For Immediate Release
Only in America: Infamous School Shooter Almost Permitted to Carry Hidden, Loaded Firearm
WASHINGTON - Andrew Golden, who helped kill four students and a teacher and wound 10 others at Jonesboro, Arkansas' Westside Middle School in 1998, spent hours this year training on firearms and came close to getting approved for an Arkansas state concealed carry permit.
The permit was denied, police say, because of a fingerprint check - which is not required in applying for a concealed carry permit in some states with lax gun laws.
At a minimum, the states of Alabama, Kentucky, Minnesota, New Hampshire, South Dakota, Pennsylvania and West Virginia don't require fingerprint checks from a person applying for a concealed carry permit, Brady records show.

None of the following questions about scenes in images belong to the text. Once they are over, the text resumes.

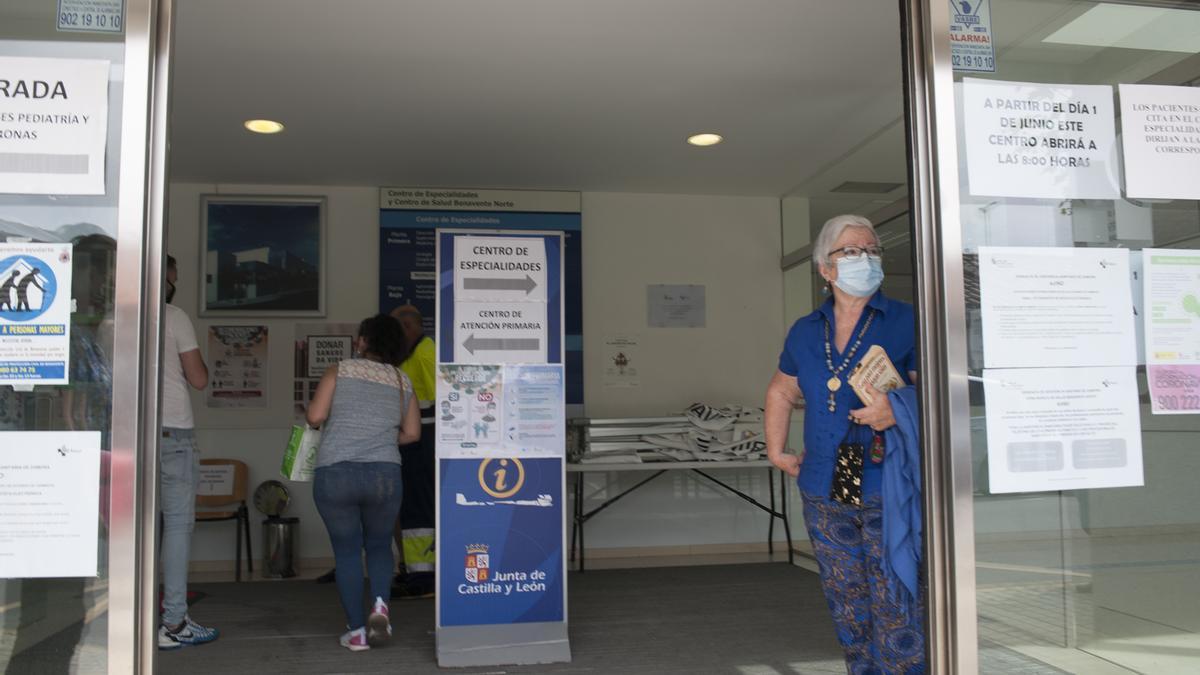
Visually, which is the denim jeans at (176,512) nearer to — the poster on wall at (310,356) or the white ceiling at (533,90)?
the white ceiling at (533,90)

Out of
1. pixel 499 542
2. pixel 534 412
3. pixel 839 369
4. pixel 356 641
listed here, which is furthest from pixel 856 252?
pixel 356 641

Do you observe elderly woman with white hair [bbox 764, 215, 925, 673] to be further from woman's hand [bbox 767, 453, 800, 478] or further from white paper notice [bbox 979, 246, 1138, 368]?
white paper notice [bbox 979, 246, 1138, 368]

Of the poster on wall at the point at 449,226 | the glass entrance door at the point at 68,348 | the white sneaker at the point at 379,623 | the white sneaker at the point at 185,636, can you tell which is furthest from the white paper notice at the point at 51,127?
the poster on wall at the point at 449,226

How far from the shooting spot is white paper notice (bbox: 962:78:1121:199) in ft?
7.64

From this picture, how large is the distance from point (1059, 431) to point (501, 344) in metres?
2.43

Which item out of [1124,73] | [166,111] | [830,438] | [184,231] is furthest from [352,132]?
[1124,73]

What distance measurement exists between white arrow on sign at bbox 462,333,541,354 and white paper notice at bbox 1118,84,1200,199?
2.45 meters

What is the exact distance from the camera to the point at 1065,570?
7.63 feet

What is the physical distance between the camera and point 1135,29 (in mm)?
2498

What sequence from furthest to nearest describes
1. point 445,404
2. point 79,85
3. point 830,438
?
1. point 445,404
2. point 830,438
3. point 79,85

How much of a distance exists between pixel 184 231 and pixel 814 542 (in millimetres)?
5121

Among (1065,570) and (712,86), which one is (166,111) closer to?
(1065,570)

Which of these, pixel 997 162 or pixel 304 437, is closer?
pixel 997 162

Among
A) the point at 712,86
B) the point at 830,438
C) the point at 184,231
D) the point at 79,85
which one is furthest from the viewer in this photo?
the point at 184,231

"We don't do enough in this country to keep dangerous people from getting dangerous weapons," said Paul Helmke, President of the Brady Campaign to Prevent Gun Violence. "A murderer came very close to getting a concealed carry permit. I applaud the Arkansas police for stopping Golden from getting a concealed carry permit. But it raises the alarm that people who are dangerous are getting concealed carry permits and endangering our families and communities."
Golden, who was convicted of murder in the March 1998 assault at the middle school, had his name legally changed by the courts - and his new identity sealed - after leaving prison last year. English teacher Shannon Wright and students Natalie Brooks, 11; Paige Herring, 12; Stephanie Johnson, 12; and Britthney Varner, 11 were killed at Jonesboro, and 10 others were wounded.
Golden applied for the concealed carry permit October 7 under the name Drew Grant, according to published reports.
As the nation's largest, non-partisan, grassroots organization leading the fight to prevent gun violence, the Brady Campaign, with its dedicated network of Million Mom March Chapters, works to enact and enforce sensible gun laws, regulations and public policies. The Brady Campaign is devoted to creating an America free from gun violence, where all Americans are safe at home, at school, at work, and in our communities.